BEGIN INPUT ROWS

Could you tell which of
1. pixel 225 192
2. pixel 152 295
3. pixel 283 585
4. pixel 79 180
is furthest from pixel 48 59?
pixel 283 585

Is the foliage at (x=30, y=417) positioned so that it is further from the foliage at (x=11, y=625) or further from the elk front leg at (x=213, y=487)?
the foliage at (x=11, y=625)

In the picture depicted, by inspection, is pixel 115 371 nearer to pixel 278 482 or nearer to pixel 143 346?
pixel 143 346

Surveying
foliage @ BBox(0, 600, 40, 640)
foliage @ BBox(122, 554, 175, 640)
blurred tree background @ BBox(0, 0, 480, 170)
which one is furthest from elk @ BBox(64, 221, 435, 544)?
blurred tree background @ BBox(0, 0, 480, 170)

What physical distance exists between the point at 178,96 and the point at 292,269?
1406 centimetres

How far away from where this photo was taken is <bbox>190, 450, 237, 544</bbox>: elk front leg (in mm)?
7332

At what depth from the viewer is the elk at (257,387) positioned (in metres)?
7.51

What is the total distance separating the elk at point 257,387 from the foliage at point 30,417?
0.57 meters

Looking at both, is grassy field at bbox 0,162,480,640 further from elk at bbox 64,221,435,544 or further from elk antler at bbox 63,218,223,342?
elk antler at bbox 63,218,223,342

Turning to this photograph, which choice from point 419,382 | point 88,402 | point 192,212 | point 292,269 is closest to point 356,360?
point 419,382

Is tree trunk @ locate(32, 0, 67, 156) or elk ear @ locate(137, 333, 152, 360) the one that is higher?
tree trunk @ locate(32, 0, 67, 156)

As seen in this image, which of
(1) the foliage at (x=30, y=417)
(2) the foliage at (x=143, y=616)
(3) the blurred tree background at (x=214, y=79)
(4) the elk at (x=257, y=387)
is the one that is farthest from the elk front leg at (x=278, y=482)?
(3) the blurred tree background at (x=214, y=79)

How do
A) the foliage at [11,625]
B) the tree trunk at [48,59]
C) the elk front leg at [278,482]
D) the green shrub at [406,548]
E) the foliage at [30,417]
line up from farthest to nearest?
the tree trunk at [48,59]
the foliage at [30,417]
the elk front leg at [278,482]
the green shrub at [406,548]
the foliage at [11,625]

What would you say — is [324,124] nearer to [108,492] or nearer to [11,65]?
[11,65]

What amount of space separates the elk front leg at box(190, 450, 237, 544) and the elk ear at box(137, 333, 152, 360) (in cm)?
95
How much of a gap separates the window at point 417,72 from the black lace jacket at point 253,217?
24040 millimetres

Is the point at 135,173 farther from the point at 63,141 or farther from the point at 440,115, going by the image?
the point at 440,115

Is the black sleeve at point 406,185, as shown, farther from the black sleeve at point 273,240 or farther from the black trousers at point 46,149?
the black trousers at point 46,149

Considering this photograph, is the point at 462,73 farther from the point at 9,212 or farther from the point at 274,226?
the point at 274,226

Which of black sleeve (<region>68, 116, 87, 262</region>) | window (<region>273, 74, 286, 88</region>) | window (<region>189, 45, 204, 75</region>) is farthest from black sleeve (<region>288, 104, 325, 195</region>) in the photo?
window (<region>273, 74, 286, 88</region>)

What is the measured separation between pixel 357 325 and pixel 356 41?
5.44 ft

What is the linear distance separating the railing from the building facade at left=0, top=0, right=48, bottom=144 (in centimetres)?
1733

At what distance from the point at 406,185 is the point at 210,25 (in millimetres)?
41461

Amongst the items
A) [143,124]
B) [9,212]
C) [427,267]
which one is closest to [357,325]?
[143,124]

END INPUT ROWS

Arrange every line of the entries above as a numbered list, leaving out the blank lines.

1. Could you tell which of
2. 1. pixel 225 192
3. 2. pixel 152 295
4. 3. pixel 283 585
5. 4. pixel 79 180
6. is furthest from pixel 48 59?
7. pixel 283 585
8. Is the foliage at (x=30, y=417) positioned so that it is further from the foliage at (x=11, y=625) or further from the elk front leg at (x=213, y=487)?
9. the foliage at (x=11, y=625)
10. In the picture depicted, by inspection, is pixel 115 371 nearer to pixel 278 482 or nearer to pixel 143 346?
11. pixel 143 346
12. Surveying
13. foliage @ BBox(0, 600, 40, 640)
14. foliage @ BBox(122, 554, 175, 640)
15. blurred tree background @ BBox(0, 0, 480, 170)
16. which one is furthest from elk @ BBox(64, 221, 435, 544)?
17. blurred tree background @ BBox(0, 0, 480, 170)
18. What physical distance exists between the point at 178,96 and the point at 292,269?
19. 1406 centimetres
20. How far away from where this photo was taken is <bbox>190, 450, 237, 544</bbox>: elk front leg (in mm)?
21. 7332
22. At what depth from the viewer is the elk at (257,387) positioned (in metres)?
23. 7.51
24. What is the total distance separating the elk at point 257,387 from the foliage at point 30,417?
25. 0.57 meters
26. Looking at both, is grassy field at bbox 0,162,480,640 further from elk at bbox 64,221,435,544 or further from elk antler at bbox 63,218,223,342?
27. elk antler at bbox 63,218,223,342
28. Turning to this photograph, which choice from point 419,382 | point 88,402 | point 192,212 | point 292,269 is closest to point 356,360?
29. point 419,382
30. Is tree trunk @ locate(32, 0, 67, 156) or elk ear @ locate(137, 333, 152, 360) the one that is higher?
31. tree trunk @ locate(32, 0, 67, 156)
32. As seen in this image, which of
33. (1) the foliage at (x=30, y=417)
34. (2) the foliage at (x=143, y=616)
35. (3) the blurred tree background at (x=214, y=79)
36. (4) the elk at (x=257, y=387)
37. is the one that is farthest from the elk front leg at (x=278, y=482)?
38. (3) the blurred tree background at (x=214, y=79)
39. How do
40. A) the foliage at [11,625]
41. B) the tree trunk at [48,59]
42. C) the elk front leg at [278,482]
43. D) the green shrub at [406,548]
44. E) the foliage at [30,417]
45. line up from farthest to nearest?
46. the tree trunk at [48,59]
47. the foliage at [30,417]
48. the elk front leg at [278,482]
49. the green shrub at [406,548]
50. the foliage at [11,625]
51. What would you say — is [324,124] nearer to [108,492] or nearer to [11,65]?
52. [11,65]
53. What amount of space separates the elk front leg at box(190, 450, 237, 544) and the elk ear at box(137, 333, 152, 360) (in cm)?
54. 95
55. How much of a gap separates the window at point 417,72 from the black lace jacket at point 253,217?
56. 24040 millimetres
57. Is the point at 135,173 farther from the point at 63,141 or farther from the point at 440,115, going by the image?
58. the point at 440,115
59. Is the black sleeve at point 406,185, as shown, farther from the black sleeve at point 273,240 or farther from the black trousers at point 46,149?
60. the black trousers at point 46,149
61. Considering this photograph, is the point at 462,73 farther from the point at 9,212 or farther from the point at 274,226?
62. the point at 274,226
63. Which of black sleeve (<region>68, 116, 87, 262</region>) | window (<region>273, 74, 286, 88</region>) | window (<region>189, 45, 204, 75</region>) is farthest from black sleeve (<region>288, 104, 325, 195</region>) in the photo?
64. window (<region>273, 74, 286, 88</region>)
65. What is the measured separation between pixel 357 325 and pixel 356 41?
66. 5.44 ft
67. What is the linear distance separating the railing from the building facade at left=0, top=0, right=48, bottom=144 (in centimetres)?
68. 1733
69. At what distance from the point at 406,185 is the point at 210,25 (in millimetres)?
70. 41461
71. Amongst the items
72. A) [143,124]
73. B) [9,212]
74. C) [427,267]
75. which one is closest to [357,325]?
76. [143,124]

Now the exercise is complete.